◆ Task goal:
Render the material as a JSON list of strings with one string per line, omitting blank lines, starting at the first line of the material and ending at the line that contains "2311 centimetres".

— Start Input data —

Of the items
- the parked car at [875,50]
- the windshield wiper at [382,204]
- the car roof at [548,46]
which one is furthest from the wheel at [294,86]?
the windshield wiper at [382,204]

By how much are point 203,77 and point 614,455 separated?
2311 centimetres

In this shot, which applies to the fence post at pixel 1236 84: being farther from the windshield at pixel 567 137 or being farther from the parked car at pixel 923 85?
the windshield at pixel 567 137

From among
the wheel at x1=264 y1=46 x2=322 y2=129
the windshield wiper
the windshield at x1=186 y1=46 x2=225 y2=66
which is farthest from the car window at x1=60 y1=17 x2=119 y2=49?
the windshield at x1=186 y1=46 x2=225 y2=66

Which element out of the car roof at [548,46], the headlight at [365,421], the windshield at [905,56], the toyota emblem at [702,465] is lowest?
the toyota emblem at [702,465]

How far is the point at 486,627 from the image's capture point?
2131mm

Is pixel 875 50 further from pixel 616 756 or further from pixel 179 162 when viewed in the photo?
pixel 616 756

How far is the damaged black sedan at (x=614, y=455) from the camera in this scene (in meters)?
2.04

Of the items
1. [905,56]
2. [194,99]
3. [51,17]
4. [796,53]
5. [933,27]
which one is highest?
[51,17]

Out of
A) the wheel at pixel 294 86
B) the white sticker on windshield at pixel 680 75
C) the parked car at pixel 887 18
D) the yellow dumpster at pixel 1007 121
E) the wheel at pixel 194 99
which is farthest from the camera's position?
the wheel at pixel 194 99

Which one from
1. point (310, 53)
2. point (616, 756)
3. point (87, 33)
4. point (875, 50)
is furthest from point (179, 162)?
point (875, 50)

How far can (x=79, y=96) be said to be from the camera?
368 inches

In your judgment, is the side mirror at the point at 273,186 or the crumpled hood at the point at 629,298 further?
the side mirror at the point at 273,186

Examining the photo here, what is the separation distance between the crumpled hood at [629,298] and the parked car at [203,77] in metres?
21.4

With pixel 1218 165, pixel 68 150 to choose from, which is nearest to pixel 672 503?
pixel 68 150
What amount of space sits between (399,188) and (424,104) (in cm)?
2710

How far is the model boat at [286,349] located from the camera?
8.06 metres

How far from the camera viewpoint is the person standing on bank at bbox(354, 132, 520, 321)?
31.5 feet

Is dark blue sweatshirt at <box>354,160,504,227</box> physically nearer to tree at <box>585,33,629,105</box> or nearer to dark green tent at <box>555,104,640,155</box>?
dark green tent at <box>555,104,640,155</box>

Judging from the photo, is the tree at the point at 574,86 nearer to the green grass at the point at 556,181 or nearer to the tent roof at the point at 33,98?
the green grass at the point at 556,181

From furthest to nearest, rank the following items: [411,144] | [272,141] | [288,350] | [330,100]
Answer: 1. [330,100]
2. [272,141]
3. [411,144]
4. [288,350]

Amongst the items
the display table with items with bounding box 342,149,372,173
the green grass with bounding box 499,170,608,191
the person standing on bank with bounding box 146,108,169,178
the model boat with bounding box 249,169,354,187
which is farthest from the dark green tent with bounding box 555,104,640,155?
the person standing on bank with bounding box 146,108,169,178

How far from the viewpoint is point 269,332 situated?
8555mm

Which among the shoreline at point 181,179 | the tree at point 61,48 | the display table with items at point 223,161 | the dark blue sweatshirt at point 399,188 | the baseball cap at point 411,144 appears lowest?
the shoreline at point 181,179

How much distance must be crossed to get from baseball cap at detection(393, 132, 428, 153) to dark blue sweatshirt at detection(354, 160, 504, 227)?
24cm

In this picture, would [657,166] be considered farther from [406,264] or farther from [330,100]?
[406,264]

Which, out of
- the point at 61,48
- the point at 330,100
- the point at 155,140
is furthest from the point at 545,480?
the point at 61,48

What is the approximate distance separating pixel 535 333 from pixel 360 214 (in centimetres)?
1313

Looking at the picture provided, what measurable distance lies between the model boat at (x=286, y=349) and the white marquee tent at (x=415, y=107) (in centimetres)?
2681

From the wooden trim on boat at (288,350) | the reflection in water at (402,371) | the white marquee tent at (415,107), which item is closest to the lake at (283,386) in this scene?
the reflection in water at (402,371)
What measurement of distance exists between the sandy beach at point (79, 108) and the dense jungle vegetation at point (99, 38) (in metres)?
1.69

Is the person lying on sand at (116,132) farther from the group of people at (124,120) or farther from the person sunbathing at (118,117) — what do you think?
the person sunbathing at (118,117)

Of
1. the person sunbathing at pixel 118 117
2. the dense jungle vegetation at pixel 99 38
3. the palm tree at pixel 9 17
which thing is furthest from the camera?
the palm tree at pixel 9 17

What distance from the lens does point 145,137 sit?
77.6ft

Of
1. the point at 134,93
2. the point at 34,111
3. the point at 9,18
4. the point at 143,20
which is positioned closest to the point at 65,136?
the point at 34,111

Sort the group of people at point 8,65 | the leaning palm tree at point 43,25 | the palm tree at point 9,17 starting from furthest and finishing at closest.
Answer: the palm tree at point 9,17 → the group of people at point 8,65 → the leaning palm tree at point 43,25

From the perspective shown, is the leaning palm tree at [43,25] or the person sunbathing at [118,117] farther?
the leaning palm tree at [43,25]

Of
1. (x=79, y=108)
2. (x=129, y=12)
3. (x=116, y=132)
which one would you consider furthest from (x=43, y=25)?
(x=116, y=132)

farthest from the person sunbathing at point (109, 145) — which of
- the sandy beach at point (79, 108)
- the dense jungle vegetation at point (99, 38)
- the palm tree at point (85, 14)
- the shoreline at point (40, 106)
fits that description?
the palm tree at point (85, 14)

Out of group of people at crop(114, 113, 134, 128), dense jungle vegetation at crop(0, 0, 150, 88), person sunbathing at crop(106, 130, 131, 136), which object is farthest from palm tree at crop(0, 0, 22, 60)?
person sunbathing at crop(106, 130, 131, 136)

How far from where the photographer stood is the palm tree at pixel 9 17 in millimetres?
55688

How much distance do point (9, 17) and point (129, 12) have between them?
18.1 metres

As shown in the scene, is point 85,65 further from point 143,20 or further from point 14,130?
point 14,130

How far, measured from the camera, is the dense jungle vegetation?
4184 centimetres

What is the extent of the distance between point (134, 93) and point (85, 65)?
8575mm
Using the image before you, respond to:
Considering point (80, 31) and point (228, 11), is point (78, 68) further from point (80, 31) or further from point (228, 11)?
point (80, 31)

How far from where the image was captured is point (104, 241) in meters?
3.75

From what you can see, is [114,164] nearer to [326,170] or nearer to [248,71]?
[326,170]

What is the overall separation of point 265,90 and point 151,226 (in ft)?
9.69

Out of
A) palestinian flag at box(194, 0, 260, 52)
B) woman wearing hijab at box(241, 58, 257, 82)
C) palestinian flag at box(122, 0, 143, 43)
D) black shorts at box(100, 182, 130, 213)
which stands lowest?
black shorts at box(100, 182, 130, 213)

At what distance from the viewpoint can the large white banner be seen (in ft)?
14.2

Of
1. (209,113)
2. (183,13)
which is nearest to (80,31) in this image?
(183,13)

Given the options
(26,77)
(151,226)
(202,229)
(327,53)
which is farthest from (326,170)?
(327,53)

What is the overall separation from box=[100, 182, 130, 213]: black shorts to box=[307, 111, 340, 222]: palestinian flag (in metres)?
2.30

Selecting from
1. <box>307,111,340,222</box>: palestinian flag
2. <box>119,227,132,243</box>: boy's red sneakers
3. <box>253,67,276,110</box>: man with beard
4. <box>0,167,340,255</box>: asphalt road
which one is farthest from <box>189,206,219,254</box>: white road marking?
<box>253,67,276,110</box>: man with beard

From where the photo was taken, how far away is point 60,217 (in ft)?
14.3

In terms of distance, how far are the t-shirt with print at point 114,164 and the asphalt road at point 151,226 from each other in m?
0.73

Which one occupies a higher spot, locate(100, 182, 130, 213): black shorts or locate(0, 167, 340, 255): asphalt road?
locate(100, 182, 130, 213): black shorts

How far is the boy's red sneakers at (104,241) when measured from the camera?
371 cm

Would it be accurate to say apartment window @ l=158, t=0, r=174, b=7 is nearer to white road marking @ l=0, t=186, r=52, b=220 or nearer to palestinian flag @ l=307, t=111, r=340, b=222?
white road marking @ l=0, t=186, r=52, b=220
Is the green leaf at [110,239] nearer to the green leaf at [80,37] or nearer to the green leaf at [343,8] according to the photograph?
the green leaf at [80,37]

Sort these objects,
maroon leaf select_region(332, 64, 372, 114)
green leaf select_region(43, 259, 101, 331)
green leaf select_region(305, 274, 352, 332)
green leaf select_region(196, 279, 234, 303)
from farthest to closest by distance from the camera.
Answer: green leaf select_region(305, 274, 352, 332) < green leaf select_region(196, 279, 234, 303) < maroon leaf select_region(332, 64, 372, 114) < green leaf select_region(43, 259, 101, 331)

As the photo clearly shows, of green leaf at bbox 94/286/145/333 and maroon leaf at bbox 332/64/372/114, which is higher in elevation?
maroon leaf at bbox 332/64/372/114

— End Input data —

◆ Full response:
[
  "Of the items",
  "- the parked car at [875,50]",
  "- the windshield wiper at [382,204]",
  "- the car roof at [548,46]",
  "which one is furthest from the wheel at [294,86]?",
  "the windshield wiper at [382,204]",
  "By how much are point 203,77 and point 614,455 separated?",
  "2311 centimetres"
]